A cadência tomava rumo, enquanto o silencioso transe chegava para os animais. O rapaz emitia frequências de calmaria e o seu instrumento fisgava as criaturas. Tocava e caminhava na direção de um desfiladeiro. Feito um maestro, conduzia as feras com a sua música.
Ao atingir a mais perfeita nota, as feras seguiram o movimento do jovem e aos poucos, foram caindo no desfiladeiro. A música foi substituída pelas audíveis quedas. Nenhuma besta sobreviveu!
A quietude retornou para a cidade e todos comemoraram. O saxofonista havia eliminado as feras. As autoridades desmereceram a façanha do rapaz e não lhe deram nenhuma recompensa. Após discussões, ele foi expulso para sempre daquela cidade.
Algumas noites depois, quando a cidade estava retomando sua energia, os habitantes escutaram novamente a melodia do saxofone. Todas as crianças que estavam dormindo, levantavam-se e caminhavam na direção da música. Despertas, as crianças eram conduzidas pelo saxofonista. Os pais tentaram alcançar seus filhos, mas já era tarde. Tanto o músico quanto as crianças haviam sumido em uma grande névoa.
O clima desesperado era uma nuvem fixa nos céus da cidade. Mães chorando por todos os cantos. Pais se sentindo impotentes. Alguns entrando em colapso, outros se arriscando em buscas. As autoridades enviaram homens ao desfiladeiro e nenhuma criança foi encontrada.

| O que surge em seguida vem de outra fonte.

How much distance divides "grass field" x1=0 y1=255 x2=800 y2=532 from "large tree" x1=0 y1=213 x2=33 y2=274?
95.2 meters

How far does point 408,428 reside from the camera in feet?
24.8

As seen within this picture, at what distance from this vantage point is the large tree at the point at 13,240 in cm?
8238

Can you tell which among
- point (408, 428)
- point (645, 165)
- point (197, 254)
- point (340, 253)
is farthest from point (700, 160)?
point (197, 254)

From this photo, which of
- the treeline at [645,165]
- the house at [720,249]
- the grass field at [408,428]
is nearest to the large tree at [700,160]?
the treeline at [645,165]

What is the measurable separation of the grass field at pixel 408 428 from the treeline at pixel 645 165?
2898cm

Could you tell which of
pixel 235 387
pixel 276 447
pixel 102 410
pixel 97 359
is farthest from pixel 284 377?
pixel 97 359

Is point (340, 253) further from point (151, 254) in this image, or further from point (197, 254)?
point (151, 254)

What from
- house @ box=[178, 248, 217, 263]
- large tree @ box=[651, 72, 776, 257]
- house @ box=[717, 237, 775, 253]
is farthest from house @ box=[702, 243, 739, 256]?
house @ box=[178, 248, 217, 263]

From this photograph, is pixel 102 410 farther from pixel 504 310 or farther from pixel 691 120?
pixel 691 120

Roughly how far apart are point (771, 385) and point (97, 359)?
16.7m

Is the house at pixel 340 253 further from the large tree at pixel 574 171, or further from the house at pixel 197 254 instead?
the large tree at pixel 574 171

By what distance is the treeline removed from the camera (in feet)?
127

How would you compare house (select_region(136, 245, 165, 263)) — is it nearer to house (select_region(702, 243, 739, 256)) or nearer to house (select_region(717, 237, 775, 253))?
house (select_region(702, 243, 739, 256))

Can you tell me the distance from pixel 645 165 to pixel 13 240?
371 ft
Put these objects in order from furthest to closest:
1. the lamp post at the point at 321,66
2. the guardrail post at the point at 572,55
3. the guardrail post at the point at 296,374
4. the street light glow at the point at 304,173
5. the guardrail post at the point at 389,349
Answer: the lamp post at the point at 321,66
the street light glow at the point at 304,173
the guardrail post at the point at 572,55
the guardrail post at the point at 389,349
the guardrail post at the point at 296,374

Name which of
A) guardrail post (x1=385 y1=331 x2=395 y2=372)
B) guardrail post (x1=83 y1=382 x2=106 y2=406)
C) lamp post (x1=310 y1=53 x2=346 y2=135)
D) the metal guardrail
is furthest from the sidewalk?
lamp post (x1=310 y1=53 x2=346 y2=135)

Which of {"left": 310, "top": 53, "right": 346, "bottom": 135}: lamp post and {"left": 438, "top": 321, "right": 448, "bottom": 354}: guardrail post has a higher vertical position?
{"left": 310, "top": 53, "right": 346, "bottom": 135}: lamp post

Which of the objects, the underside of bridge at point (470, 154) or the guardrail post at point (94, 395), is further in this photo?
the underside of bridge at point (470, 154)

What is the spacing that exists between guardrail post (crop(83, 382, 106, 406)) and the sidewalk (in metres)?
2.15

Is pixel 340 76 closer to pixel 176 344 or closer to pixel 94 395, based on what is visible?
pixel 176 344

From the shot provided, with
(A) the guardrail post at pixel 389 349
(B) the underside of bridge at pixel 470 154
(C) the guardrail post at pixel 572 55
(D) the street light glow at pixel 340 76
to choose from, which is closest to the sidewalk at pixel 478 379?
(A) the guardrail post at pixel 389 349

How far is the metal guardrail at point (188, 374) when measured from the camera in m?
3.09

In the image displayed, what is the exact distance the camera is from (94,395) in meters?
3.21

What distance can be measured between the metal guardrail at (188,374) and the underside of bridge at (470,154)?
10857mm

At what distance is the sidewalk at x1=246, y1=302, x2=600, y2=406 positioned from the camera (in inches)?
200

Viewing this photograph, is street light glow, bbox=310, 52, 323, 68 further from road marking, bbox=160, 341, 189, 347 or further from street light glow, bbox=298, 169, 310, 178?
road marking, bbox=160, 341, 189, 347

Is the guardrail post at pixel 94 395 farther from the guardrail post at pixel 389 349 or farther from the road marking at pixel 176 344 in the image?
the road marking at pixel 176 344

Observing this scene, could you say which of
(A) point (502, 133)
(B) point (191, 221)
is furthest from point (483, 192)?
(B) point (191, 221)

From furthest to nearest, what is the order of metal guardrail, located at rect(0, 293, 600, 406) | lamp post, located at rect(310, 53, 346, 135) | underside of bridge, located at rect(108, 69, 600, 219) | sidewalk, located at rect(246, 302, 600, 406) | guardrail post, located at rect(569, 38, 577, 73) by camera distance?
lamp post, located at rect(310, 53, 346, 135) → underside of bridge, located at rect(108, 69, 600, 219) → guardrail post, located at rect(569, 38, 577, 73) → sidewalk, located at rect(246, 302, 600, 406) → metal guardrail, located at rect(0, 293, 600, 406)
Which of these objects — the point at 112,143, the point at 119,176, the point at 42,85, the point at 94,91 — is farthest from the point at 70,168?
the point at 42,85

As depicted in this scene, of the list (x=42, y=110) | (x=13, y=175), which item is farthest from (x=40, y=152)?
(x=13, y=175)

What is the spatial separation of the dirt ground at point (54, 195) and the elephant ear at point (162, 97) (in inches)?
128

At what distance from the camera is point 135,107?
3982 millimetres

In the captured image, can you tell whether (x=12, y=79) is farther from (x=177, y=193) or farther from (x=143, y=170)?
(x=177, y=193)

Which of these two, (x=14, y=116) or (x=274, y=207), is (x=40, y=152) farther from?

Semanas se passaram, até que em uma noite com a temperatura mais baixa da região, lamentos e sussurros de crianças foram se propagando pelas ruas. Tomados pela aflição, os pais saíram correndo, chamando pelo nome dos filhos. As crianças se aproximaram das casas e os pais finalmente foram se acalmando.
Em pleno êxtase de reencontro, os pais não perceberam que seus filhos retornaram modificados. Quando abraçaram as crianças, sentiram os dentes sendo cravados em sua carne. Mordidas, dor, padecimento! Os pais estirados na porta de casa, ouvindo a música da fome das crianças mortas.
As crianças retornaram com a voracidade de mil leões.